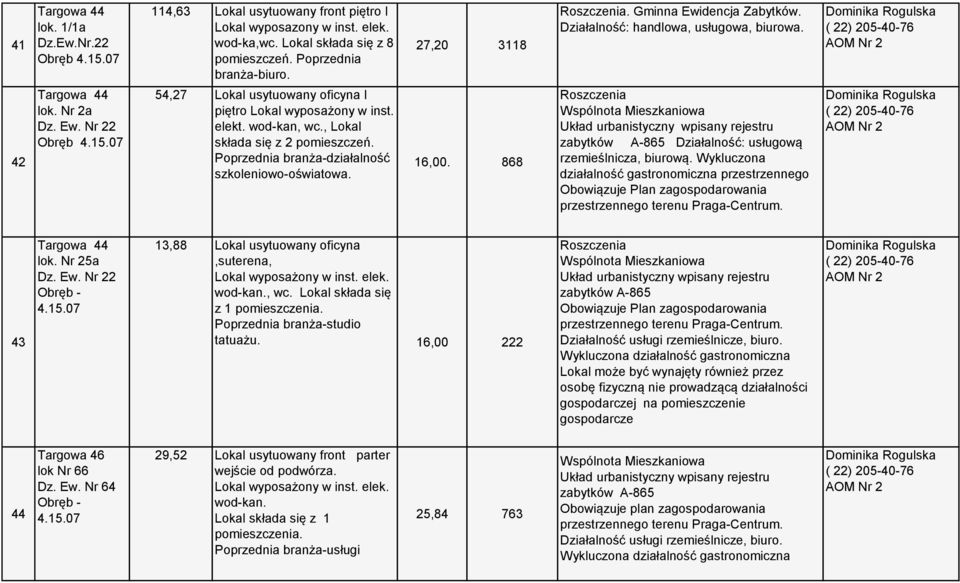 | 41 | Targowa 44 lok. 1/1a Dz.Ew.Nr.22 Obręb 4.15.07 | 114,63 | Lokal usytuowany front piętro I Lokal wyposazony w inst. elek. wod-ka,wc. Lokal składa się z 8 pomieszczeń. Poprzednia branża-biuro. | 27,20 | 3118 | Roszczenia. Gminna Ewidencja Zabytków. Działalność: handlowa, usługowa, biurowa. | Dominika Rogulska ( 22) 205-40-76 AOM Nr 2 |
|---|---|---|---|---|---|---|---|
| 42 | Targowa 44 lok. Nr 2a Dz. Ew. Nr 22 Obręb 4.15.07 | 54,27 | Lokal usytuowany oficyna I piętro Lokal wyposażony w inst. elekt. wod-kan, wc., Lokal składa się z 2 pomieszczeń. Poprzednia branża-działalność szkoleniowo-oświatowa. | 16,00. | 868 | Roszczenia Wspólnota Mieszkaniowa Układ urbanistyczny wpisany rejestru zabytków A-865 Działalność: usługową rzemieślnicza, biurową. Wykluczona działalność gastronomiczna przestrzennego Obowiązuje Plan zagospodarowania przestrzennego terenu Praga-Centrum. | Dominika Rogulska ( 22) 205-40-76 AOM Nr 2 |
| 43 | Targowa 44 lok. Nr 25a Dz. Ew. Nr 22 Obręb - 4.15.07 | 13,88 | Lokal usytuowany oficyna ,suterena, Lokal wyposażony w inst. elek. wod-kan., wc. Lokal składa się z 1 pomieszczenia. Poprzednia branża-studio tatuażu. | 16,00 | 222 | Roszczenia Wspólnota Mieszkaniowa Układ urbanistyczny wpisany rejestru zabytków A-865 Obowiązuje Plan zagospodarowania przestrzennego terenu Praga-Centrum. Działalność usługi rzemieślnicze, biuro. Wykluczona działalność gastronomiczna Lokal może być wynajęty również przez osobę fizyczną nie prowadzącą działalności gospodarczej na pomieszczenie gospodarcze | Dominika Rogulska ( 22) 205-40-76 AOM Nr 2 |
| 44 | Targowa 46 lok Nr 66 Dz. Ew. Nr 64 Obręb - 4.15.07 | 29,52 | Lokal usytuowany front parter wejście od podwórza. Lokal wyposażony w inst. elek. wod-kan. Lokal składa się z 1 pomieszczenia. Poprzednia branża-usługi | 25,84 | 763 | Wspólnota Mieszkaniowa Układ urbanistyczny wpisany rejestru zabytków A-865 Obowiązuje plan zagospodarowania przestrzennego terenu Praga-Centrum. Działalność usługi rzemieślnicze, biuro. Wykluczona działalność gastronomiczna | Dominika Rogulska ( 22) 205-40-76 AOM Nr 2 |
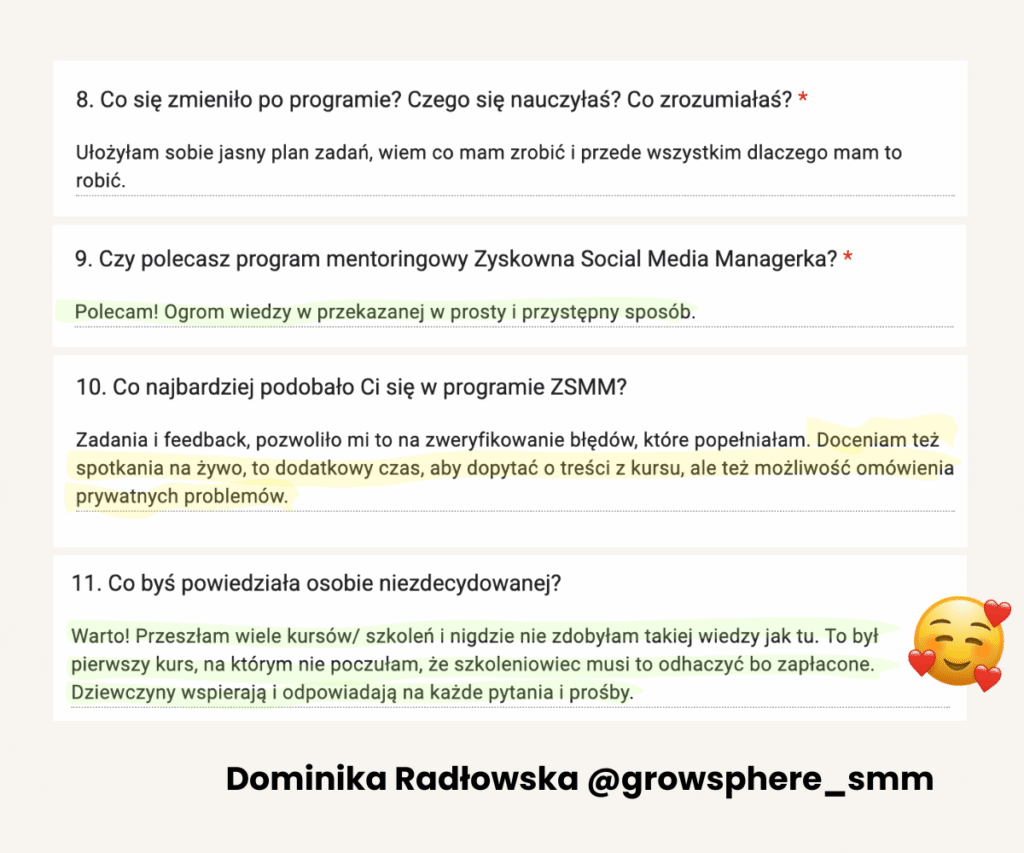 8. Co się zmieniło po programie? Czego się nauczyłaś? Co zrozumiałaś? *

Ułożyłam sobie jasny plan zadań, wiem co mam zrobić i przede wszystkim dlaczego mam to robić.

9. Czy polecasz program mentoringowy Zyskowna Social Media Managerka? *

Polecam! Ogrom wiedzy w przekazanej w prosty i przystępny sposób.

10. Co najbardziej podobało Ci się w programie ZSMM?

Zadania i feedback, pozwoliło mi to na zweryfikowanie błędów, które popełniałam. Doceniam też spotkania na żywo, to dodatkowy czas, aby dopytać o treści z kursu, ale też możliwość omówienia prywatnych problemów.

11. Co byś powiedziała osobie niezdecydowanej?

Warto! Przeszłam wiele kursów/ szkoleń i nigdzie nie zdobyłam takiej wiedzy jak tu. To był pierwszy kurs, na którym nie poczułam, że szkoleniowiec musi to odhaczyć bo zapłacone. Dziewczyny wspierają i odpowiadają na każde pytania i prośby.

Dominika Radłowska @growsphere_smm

^^^^^^^^

▶ _WHAT THE EXERCISE ASKS_: From the line containing "Ułożyłam sobie jasny" to the last line of the listing, write everything out exactly. Nothing outside that stretch belongs.

▶ _TASK OUTPUT_:
Ułożyłam sobie jasny plan zadań, wiem co mam zrobić i przede wszystkim dlaczego mam to robić.

9. Czy polecasz program mentoringowy Zyskowna Social Media Managerka? *

Polecam! Ogrom wiedzy w przekazanej w prosty i przystępny sposób.

10. Co najbardziej podobało Ci się w programie ZSMM?

Zadania i feedback, pozwoliło mi to na zweryfikowanie błędów, które popełniałam. Doceniam też spotkania na żywo, to dodatkowy czas, aby dopytać o treści z kursu, ale też możliwość omówienia prywatnych problemów.

11. Co byś powiedziała osobie niezdecydowanej?

Warto! Przeszłam wiele kursów/ szkoleń i nigdzie nie zdobyłam takiej wiedzy jak tu. To był pierwszy kurs, na którym nie poczułam, że szkoleniowiec musi to odhaczyć bo zapłacone. Dziewczyny wspierają i odpowiadają na każde pytania i prośby.

Dominika Radłowska @growsphere_smm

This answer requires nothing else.